I'm following up here on the post in Tezza's blog about Philip Avery's method for fixing FDD alignment without a proprietary alignment disk.
I tried to add my comment to the blog, but the form claimed I was trying illegally to post "more than 3000 characters" - a slander, but maybe this intelligent site detected that I am an undercover Aussie. BTW there is no Australian site like this, as far as I know...
The blog post was very timely for me (thanks Tezz and Philip). I have a pair of these Tandon TM100-2 5.25" floppies in my S-100 machine and one had drifted off alignment over a long period.
I started following it through, and have now got my second drive nicely aligned, but with some deviations. Let me suggest a couple of extra points.
First - use ImageDisk for the control and testing - it's free and very versatile. I don't have a TRS80 so thought I might have to write some code to goose that read signal for the scope. Then I had another look at the Alignment module that is part of Dave Dunfield's excellent ImageDisk free utility (DOS platform - reads, makes images and writes to any floppy format incl CP/M). Easy to Google it.
Hooking the Tandon up to a PC, I used the ImageDisk align utility to quickly find out that my problem was not just alignment, but one of the heads not firing at all. I took the controller board off the drive, and noticed that the diskette had a buckle in it where it passed between the heads. The plastic frame that sits on top of the aluminium chassis may have shrunk a bit over 30 years, or I may have pressed it back into position too firmly after cleaning out the drive, or maybe a combination of both. Anyway, with these drives it is worth checking that the disk slot is exactly at the right level for the fixed head. Problem fixed by levering one or two of the plastic holding posts about 1mm out of its snug hole in the aluminium chassis. The test for correct position is easy - the disk slides in without pushing, shoving or twisting!

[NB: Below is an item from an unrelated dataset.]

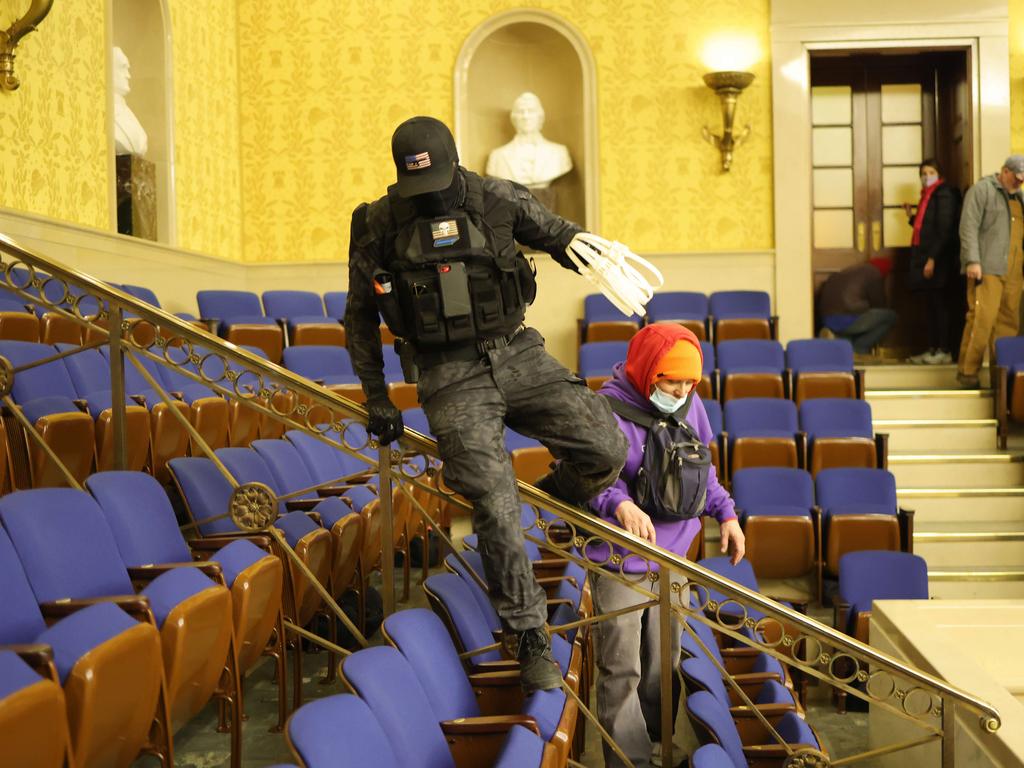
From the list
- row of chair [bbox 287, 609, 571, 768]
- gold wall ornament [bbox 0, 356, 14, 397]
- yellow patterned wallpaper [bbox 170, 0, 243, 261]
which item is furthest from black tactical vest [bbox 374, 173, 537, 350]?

I had hooked up my scope as instructed, but it turned out that ImageDisk provides an easier check on your console screen. You can navigate the heads to any cylinder/track and read one head at a time for data. It just keeps reading the same track till you tell it to do something else. Once I had adjusted backwards and forwards till I could read data consistently on both heads at track 20, I just stepped through all the tracks, both sides, and made finer adjustments to ensure they were all reading correctly.

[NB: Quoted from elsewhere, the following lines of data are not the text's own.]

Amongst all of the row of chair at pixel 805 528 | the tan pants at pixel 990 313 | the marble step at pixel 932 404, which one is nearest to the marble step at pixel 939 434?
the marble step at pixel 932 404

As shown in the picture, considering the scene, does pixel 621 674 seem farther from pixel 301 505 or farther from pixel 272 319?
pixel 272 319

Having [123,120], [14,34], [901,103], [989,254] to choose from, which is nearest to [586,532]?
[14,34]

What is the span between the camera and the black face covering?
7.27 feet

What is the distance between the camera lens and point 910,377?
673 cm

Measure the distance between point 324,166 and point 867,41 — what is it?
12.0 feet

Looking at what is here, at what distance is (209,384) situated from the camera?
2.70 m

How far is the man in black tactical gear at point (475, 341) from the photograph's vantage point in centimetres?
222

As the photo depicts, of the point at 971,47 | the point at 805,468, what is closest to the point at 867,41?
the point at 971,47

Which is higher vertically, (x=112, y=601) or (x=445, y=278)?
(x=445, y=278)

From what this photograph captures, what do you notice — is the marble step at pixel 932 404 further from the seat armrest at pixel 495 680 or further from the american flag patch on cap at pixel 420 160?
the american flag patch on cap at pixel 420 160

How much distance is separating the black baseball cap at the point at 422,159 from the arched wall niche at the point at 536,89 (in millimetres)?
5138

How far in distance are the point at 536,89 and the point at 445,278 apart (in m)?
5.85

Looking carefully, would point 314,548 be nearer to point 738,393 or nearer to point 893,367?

Then ImageDisk can do test reads and writes for any track. I'd recommend confirming outermost, innermost and centre tracks at least, before you are satisfied and start tightening up the screws again. Keep the drive in the test rig and keep testing while you gently tighten the screws one at a time - the tightening can be enough to nudge it a fraction off alignment.

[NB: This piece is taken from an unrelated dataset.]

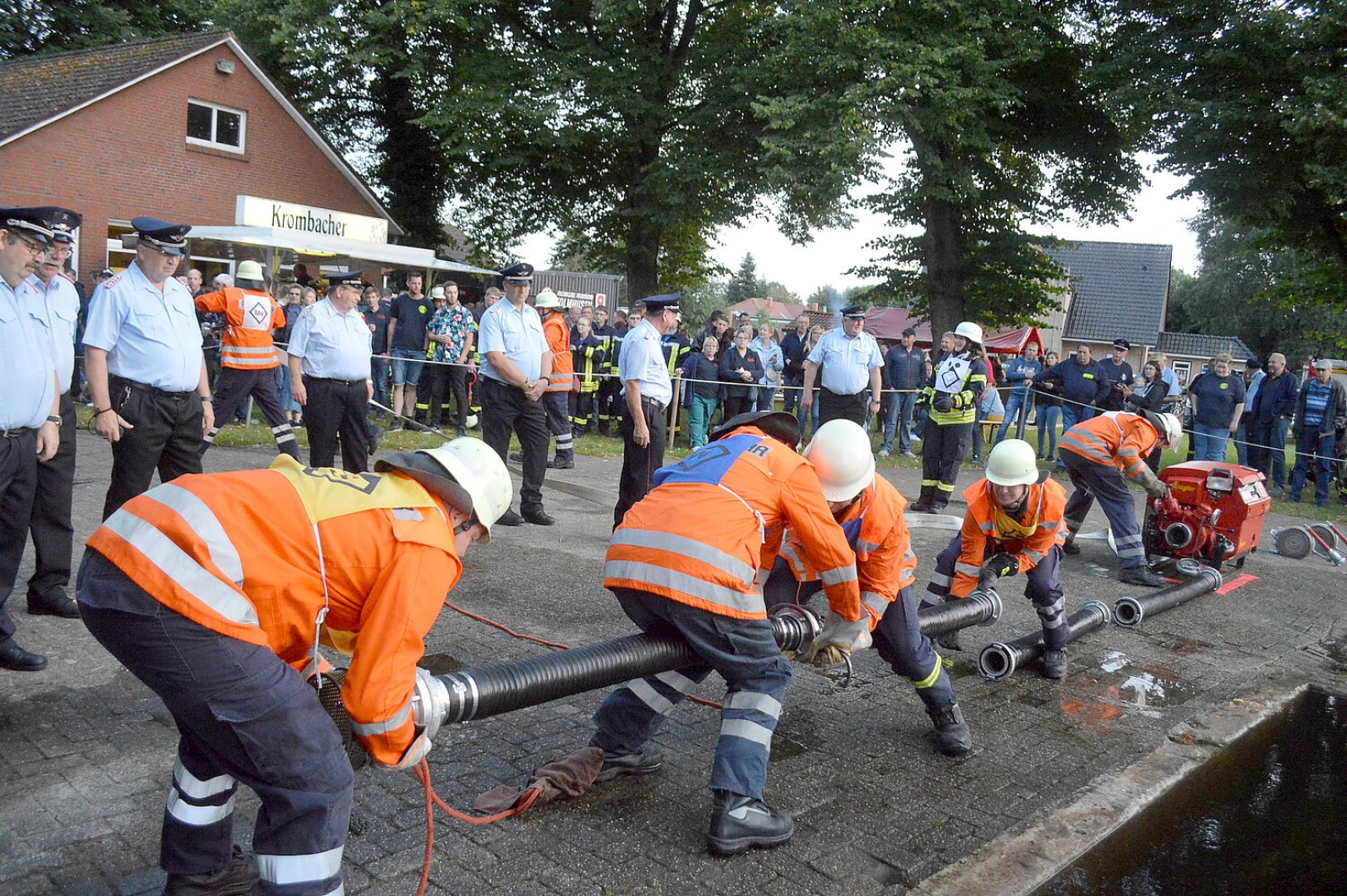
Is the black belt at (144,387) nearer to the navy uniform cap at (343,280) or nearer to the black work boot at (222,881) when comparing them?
the navy uniform cap at (343,280)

The scope test will give a more fundamental hardware spec alignment, but read and write were enough for me!
I also recommend going the extra step of taking the controller board off the drive for the adjustment process. It is only held by two screws then a slide and a wiggle. Unplug all the cables first.
Carefully unlace the two sets of head cables, that come from the front of the drive, from their cradles in the plastic frame. You can then re-connect the board standing on its end at the back of the drive, loose from the chassis. Then run your tests and do your adjustments with all the mechanics of the drive in full view, and with most electronics out of the way of screwdrivers, crowbars, chainsaws or other tools you may be using. Just be careful that there is some slack in the head cables while the board is in that position, so the cables do not put any drag on the head carriage and inhibit its movement.
I found it much easier to control the fine adjustment of that pretty crude cam screw with the board out of the way.